● **PROBLEM REQUIREMENTS**: For each line of the listing that contains "annotators", make a copy and return it.

● **DATA RECORDS**:
———

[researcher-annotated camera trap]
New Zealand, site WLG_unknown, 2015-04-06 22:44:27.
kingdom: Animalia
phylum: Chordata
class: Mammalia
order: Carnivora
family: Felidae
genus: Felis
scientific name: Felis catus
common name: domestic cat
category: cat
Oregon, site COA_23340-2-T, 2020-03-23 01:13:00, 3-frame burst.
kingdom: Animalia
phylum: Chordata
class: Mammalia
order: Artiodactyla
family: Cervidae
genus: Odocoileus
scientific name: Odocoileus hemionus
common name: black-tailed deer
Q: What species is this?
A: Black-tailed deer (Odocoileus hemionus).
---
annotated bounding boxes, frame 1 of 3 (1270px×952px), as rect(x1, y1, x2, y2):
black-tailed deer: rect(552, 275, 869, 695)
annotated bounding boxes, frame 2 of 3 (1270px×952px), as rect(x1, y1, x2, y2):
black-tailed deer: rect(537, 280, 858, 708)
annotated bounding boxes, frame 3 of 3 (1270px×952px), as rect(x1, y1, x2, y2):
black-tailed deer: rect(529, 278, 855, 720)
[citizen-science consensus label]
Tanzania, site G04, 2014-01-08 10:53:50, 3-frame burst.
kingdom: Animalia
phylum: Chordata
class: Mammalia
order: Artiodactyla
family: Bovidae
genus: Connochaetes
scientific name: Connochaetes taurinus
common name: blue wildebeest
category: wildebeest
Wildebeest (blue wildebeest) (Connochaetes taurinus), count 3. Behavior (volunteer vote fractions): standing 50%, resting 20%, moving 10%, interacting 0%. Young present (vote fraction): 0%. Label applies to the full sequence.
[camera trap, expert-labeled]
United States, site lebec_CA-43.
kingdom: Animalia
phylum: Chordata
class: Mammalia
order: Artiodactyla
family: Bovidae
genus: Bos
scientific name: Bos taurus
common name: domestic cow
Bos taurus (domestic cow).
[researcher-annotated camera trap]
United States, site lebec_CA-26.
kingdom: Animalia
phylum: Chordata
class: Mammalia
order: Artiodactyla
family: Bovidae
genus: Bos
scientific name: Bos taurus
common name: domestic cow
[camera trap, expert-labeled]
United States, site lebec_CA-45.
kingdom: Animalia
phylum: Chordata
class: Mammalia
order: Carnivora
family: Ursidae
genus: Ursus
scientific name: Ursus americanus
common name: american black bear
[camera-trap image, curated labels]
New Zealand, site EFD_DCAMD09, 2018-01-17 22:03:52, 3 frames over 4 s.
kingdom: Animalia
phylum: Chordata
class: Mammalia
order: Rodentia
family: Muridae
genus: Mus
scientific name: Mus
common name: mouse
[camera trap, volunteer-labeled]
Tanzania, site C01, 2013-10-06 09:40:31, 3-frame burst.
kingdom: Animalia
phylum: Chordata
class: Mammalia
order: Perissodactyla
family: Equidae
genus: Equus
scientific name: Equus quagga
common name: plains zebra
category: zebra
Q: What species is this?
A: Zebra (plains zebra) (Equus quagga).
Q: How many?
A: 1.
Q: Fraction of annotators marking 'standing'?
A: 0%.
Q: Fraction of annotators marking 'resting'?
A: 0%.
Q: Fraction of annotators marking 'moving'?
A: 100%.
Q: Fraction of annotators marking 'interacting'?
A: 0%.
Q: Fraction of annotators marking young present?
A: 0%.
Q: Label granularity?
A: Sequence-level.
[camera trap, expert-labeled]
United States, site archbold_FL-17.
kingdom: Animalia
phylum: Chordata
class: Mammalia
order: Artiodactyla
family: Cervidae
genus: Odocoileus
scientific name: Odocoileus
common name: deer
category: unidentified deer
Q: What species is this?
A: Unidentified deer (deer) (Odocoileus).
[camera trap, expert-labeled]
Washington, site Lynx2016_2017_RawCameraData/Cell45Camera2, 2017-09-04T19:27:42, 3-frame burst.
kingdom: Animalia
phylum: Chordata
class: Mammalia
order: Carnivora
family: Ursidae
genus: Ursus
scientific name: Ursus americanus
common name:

———

● **EXERCISE ANSWER**:
Q: Fraction of annotators marking 'standing'?
Q: Fraction of annotators marking 'resting'?
Q: Fraction of annotators marking 'moving'?
Q: Fraction of annotators marking 'interacting'?
Q: Fraction of annotators marking young present?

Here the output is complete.